Он тут же взял себя в руки, но нельзя было не почувствовать, каких сил стоило ему возобновить прерванный монолог.
– Обретение власти над мыслью – древний языческий путь к сверхчеловеческому могуществу, но вовсе не к тому сверхчеловеку, о котором писал немецкий философ Ницше… Я мало что знаю об этих вещах. Мне страшно думать о них. В последние десятилетия восточные ветры занесли в Европу кое-какие идеи о «мостах жизни», так называют эту весьма опасную дорожку сами проповедники. Но, к счастью, сюда дошли столь скудные сведения, что человек, не посвященный в основы сего учения, не сможет разобраться, что к чему. Но и этой малости оказалось достаточно, чтобы тысячи легковерных, особенно англичан и американцев, просто ополоумели в стремлении познать тайны магии… Да, иного слова тут не подберешь. Появились горы сомнительной литературы и где-то откопанных темных заклинаний, оживились аферисты всех мастей, напустившие на себя вид посвященных. Но кто слышит звон, пока, слава Богу, не знает, где он… Толпы новообращенных паломников устремились в Индию и в Тибет, не ведая, что там давно истлели угольки тайны. Об этом и слышать не хотят… Может, им и удастся найти на Востоке какой-то отзвук, некое сходство в названиях, но это же совсем не то, и в конце концов они лишь снова вернутся на путь слабости, который я уже упоминал, или заморочат себе голову, как случилось с Клинкербогком… Есть несколько подлинных древних рукописей, внушающих впечатление правдивости, но ключа к ним не прилагается, а их авторы позаботились о непроницаемой стене для защиты мистерии от профанов… У евреев тоже был когда-то «мост жизни». Отрывочные сведения, которыми я располагаю, восходят к XI веку. Один из моих предков, некий Соломон Габироль Сефарди, чье жизнеописание выпало из нашей родовой хроники, высказался на эту тему в туманных заметках на полях своей книги «Мегор Хайим»[48], что имело для него роковые последствия – смерть от руки какого-то араба. Говорят, на Ближнем Востоке есть маленькая община, члены которой носят голубые одежды и как ни странно ведут свое происхождение от выходцев из Европы – учеников старопрежних розенкрейцеров[49], но они свято хранят свою тайну. Каждый из них – «парада», то есть «доплывший до другого берега»…

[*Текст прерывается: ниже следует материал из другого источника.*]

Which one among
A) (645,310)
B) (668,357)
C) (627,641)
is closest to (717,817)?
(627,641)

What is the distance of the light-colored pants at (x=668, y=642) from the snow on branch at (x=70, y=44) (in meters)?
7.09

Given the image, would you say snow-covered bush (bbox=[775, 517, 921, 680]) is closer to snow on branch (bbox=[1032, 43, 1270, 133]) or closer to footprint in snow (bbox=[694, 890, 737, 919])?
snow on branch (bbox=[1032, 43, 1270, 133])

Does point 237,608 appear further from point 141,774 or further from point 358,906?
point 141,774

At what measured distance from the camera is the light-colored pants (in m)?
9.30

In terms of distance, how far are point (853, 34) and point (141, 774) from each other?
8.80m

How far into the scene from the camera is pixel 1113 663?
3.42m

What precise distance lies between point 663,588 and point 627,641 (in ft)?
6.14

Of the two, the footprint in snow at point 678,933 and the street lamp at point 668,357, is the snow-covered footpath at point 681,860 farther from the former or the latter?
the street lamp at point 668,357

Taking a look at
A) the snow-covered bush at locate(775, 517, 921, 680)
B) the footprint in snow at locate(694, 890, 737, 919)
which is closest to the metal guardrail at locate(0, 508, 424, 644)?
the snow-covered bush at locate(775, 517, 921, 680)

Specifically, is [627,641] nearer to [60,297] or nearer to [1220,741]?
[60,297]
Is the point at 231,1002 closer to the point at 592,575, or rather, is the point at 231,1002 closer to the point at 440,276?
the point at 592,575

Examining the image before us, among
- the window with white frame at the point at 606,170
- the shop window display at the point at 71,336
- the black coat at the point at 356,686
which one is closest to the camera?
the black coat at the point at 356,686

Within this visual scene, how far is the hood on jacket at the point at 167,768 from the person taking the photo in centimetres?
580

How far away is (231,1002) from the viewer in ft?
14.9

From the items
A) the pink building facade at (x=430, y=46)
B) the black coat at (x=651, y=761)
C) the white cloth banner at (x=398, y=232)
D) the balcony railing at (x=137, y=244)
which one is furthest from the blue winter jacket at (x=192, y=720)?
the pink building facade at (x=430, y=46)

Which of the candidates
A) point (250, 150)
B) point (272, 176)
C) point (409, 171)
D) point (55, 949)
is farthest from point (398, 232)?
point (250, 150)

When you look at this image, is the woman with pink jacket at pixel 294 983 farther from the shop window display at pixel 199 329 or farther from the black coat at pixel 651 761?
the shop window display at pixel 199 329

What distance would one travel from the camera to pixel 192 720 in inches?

Сефарди прервался, словно переводя дыхание перед пассажем, который требовал невероятного напряжения сил.
Он стиснул кулаки и молча смотрел в пол.
Наконец он решился и, устремив свой взгляд сначала на Еву, а затем на Хаубериссера, глухо произнес:
– Если кому-то удастся перейти «мост жизни», это будет спасением всего мира. Быть может, это даже больше, чем явление Мессии… Но есть одно необходимое условие: человеку не достичь этой цели в одиночку, ему нужна… спутница… Одолеть путь можно лишь соединенными силами мужчины и женщины. В этом – тайный смысл брака, утраченный человечеством за тысячи лет.